I have a few ideas as to why this is our current societal norm.

1. Politics is personal.

Your politics can reveal a lot about who you are. Expressing these (sometimes controversial) opinions may put you in a vulnerable position. It is possible for people to draw unfair conclusions from one viewpoint you hold. This fosters a fear of judgment when it comes to our political beliefs.

Regardless of where you lie on the spectrum of political belief, there is a world of assumption that goes along with any opinion. People have a growing concern that others won't hear them out based on one belief.

As if a single opinion could tell you all that you should know about someone. Do your political opinions reflect who you are as a person? Does it reflect your hobbies? Your past?

The question becomes "are your politics indicative enough of who you are as a person to warrant a complete judgment?"

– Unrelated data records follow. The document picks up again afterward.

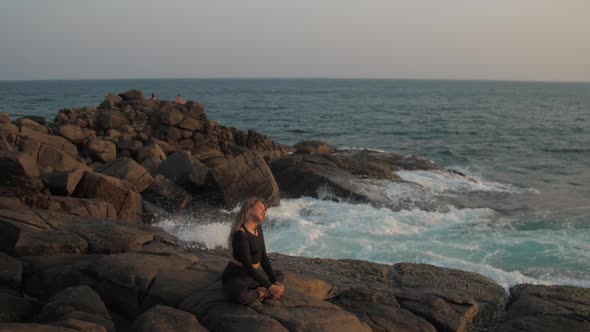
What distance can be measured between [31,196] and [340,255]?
727cm

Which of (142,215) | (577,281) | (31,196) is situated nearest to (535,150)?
(577,281)

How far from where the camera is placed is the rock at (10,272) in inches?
299

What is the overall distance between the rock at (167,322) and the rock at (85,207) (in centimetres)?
668

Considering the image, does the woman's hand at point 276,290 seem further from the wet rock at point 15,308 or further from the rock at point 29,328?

Personally, I do not think you would even scratch the surface of who I am just from knowing my political identification.

2. People are impolite.

The politics themselves are not impolite. But many people who wield passionate, political opinion act impolite and rude when it comes to those who disagree.

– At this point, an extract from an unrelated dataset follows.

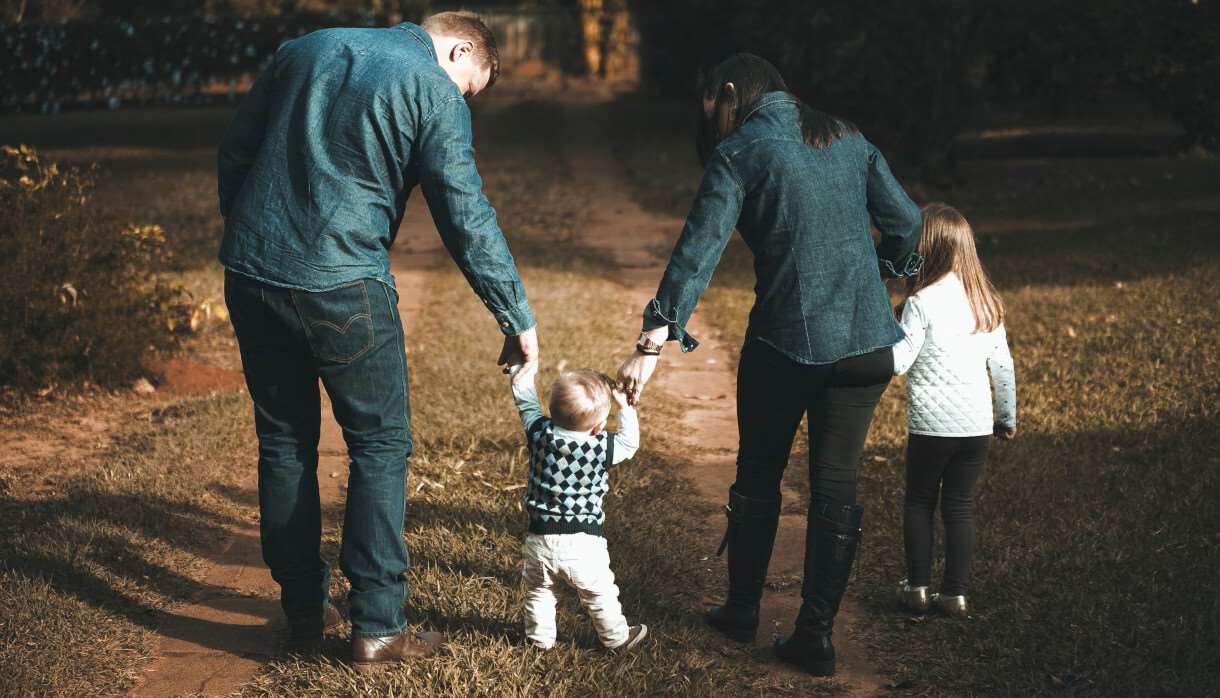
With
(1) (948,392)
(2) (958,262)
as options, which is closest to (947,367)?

The avoidance of this topic among friends, family, acquaintances and just in general, is out of a desire to 'keep the peace'. Many people have friends who disagree with them and even family who disagree with them. We justify our silence out of a desire to avoid unpleasant situations.

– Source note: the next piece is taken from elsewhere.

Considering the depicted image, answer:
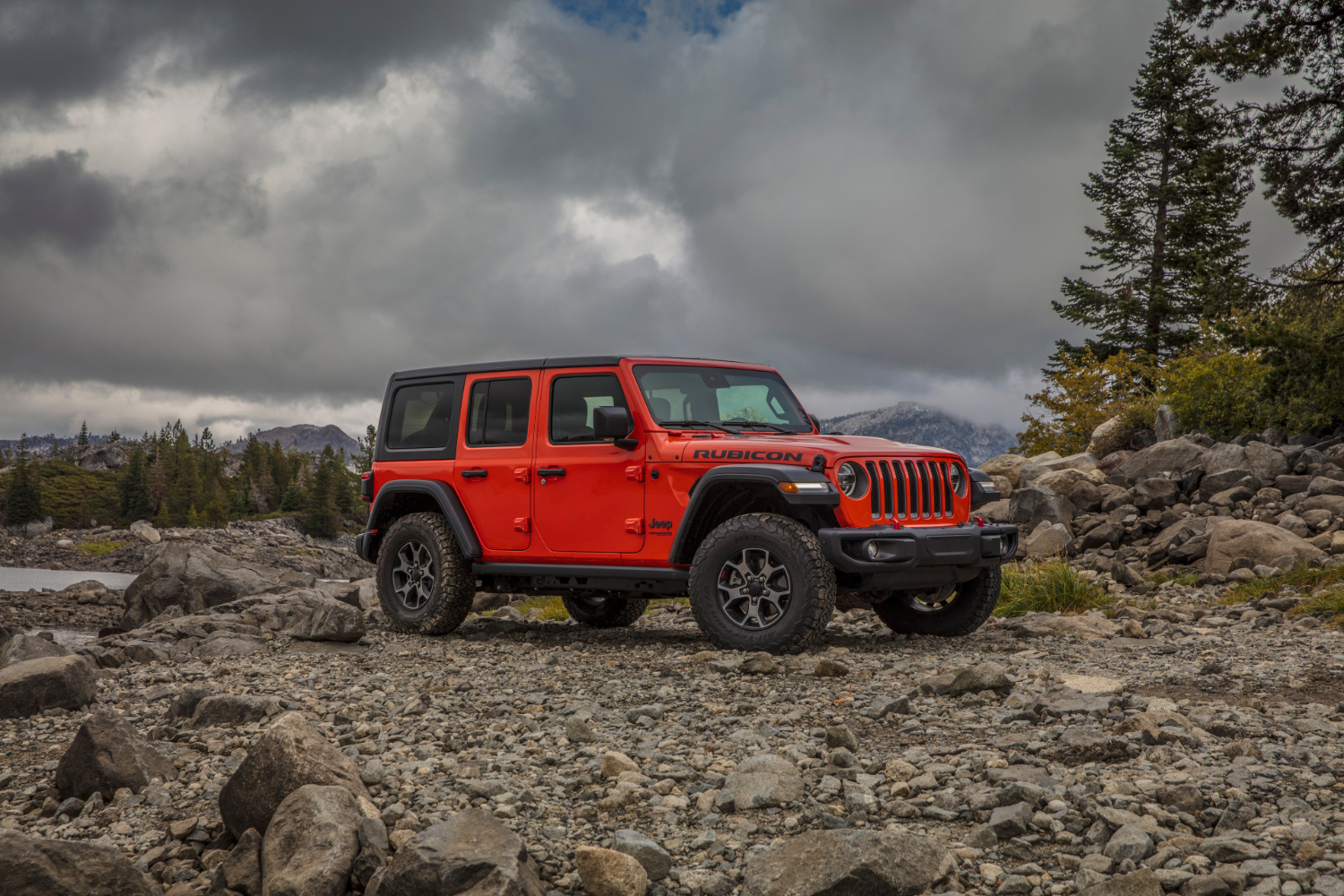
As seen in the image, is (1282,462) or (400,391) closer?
(400,391)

I will offer this: It might even be better to argue with the ones you love and care about, because they already know who you are aside from your politics, and they love you unconditionally (or at least I would hope).

We should be having these unpleasant conversations. And you know what? They don't even need to be unpleasant! Shouldn't we be capable of debating in a civilized manner? Can't we find common ground?

I attribute the loss of political conversation in daily life to these factors. 'Keeping the peace' isn't an excuse. We should be discussing our opinions constantly and we should be discussing them with those who think differently.

Instead of discouraging political conversation, we should be encouraging kindness and understanding. That's how we will avoid the unpleasantness that these conversations sometimes bring.

By avoiding them altogether, we are doing our youth a disservice because they are not being exposed to government, law, and politics, and they are not learning to deal with people and ideas that they don't agree with.

Next Thanksgiving, talk politics at the table.